EXCERPT:
--------
Values are n (%) unless otherwise indicated.

aOR = adjusted odds ratio; Ref = reference category; SLE = systemic lupus erythematosus.

a

Adjusted for all covariates.

b

Cells with counts <11 are not reported.

Discussion

We described temporal trends in the incidence of CSMM and its associated case-fatality during delivery hospitalization in the U.S. Over the 15-year study period, we observed an increase in the incidence of CSMM. While its case-fatality decreased over time, it remained unacceptably high. Cardioversion, ventricular fibrillation, and cardiogenic shock were the CSMM subtypes with the highest mortality rates. Cardioversion, cerebrovascular disease, and pulmonary edema were the most frequent CSMM subtypes to occur among individuals who died. Insurance type, race/ethnicity, postpartum hemorrhage with transfusion, and SLE were associated with an increased risk of mortality in CSMM. In addition, individuals without a known hypertensive disorder, cardiomyopathy, or valvular heart disease who developed CSMM during delivery hospitalization were more likely to die.

Overall, severe maternal morbidity events complicated 144 per 10,000 delivery hospitalizations in the U.S. in 2014.7 As such, CSMM, affecting ∼8 per 10,000 delivery hospitalizations, represented a substantial burden of severe maternal morbidity. We observed a rise in the incidence of CSMM over time. This temporal trend may be a result of the growing proportion of persons with structural heart disease being pregnant, as previously reported,20 possibly due to improvements in surgical correction of maternal congenital heart defects and greater access to assisted reproductive technologies.15,21,22 Moreover, the prevalence of risk factors for CSMM in the pregnant population, including chronic and gestational hypertension and maternal age ≥35 years, increased during the study period.23, 24, 25 Although it remained elevated, the case-fatality from CSMM decreased over time. Since most women with CSMM had pulmonary edema (ie, the CSMM subtype with the lowest mortality rate), future research would be required to assess whether a decrease in case-fatality of CSMM may have been due to a rising incidence of heart failure, including in the context of phenotypes associated with a lower mortality (eg, heart failure with preserved ejection fraction or hypertrophic cardiomyopathy).26, 27, 28 In addition, whether improved access to specialized cardiovascular care across the pregnancy continuum contributed to reducing maternal mortality should be evaluated.29

We found that CSMM subtypes were associated with varying mortality rates. Cardioversion, ventricular fibrillation, and cardiogenic shock—events at the extreme end of the spectrum of maternal health—were associated with the highest mortality rates. Although the cause for cardioversion was not specified, cardioversion during delivery hospitalization was likely to have represented a nonelective, emergent cardioversion for unstable arrhythmia, including ventricular fibrillation. Interventions to reduce mortality once these CSMM subtypes are established should focus on improving resuscitative measures in pregnancy.30 While pulmonary edema was associated with a lower mortality than other CSMM subtypes, it was the most frequent CSMM subtype to occur and one of the most common CSMM subtypes found in patients who died (ie, ∼1 in 10). As such, pulmonary edema in pregnancy should be systematically investigated to identify specific causes of heart failure and prevent future maternal deaths.
--------
WORK TASK 1:
Answer the following questions from the excerpt.
(a) Which CSMM subtypes were associated with the highest mortality rates?
(b) How many delivery hospitalizations per 10,000 were complicated by severe maternal morbidity events in the U.S. in 2014?
(c) What does the abbreviation aOR stand for?
WORK TASK 2:
Summarize the excerpt in two sentences.
WORK TASK 3:
List every CSMM subtype that the excerpt names.

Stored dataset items
--------
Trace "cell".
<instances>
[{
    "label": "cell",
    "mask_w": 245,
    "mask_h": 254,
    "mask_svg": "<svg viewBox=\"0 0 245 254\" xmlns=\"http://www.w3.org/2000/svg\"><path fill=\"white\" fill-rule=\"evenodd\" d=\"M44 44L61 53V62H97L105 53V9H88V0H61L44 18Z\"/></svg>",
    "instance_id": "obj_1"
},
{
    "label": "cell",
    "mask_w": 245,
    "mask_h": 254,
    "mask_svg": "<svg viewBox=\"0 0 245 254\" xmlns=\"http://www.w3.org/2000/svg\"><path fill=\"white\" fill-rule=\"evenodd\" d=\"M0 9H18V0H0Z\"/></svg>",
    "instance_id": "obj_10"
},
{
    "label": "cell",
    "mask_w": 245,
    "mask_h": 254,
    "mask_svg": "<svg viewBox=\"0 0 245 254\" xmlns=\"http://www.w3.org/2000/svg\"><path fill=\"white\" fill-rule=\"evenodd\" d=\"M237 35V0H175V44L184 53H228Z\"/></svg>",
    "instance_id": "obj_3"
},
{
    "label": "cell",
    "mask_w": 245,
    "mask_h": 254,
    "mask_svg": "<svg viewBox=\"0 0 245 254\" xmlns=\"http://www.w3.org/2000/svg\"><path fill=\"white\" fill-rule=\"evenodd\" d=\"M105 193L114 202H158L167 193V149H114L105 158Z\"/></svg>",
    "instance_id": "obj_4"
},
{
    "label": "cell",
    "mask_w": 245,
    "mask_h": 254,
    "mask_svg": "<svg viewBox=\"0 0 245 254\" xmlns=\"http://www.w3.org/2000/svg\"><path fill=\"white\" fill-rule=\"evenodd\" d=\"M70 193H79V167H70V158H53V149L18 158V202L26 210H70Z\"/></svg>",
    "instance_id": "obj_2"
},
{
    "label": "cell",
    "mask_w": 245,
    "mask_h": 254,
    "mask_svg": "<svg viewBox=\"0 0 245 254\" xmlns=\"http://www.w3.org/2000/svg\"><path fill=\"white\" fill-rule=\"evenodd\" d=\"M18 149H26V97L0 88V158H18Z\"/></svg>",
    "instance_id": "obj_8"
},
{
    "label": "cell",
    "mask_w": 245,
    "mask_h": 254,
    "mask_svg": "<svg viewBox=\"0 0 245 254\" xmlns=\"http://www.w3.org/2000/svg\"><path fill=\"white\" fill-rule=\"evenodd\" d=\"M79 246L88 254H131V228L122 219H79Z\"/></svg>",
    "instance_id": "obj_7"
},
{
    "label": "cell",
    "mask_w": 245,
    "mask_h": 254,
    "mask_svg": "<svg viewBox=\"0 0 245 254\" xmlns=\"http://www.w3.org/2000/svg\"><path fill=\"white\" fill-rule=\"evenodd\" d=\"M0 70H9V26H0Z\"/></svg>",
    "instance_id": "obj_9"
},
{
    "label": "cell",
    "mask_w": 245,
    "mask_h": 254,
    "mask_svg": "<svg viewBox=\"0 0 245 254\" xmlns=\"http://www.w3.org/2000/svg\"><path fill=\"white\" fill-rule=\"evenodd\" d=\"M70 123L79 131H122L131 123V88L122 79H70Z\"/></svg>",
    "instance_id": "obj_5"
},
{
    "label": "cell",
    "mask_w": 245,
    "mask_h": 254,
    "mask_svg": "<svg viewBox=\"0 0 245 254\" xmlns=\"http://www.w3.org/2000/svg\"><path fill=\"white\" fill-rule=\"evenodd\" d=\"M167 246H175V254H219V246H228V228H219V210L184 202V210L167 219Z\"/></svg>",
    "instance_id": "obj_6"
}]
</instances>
--------
WRITTEN ANSWER 1:
(a) Cardioversion, ventricular fibrillation, and cardiogenic shock
(b) 144
(c) Adjusted odds ratio

WRITTEN ANSWER 2:
Over a 15-year period in the U.S., the incidence of CSMM during delivery hospitalization increased, and its case-fatality decreased but remained unacceptably high. Mortality varied by CSMM subtype, with cardioversion, ventricular fibrillation, and cardiogenic shock having the highest rates, and pulmonary edema had a lower mortality but was the most frequent subtype.

WRITTEN ANSWER 3:
- Cardioversion
- Ventricular fibrillation
- Cardiogenic shock
- Cerebrovascular disease
- Pulmonary edema